Your answer should hold exactly the lines from the line containing "order: Artiodactyla" through the end of the entries that follow.

----

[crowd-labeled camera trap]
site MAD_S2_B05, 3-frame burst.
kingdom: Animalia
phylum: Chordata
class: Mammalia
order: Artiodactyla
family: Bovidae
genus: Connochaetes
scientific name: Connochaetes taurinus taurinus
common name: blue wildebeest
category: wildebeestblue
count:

----

### Written solution
order: Artiodactyla
family: Bovidae
genus: Connochaetes
scientific name: Connochaetes taurinus taurinus
common name: blue wildebeest
category: wildebeestblue
count:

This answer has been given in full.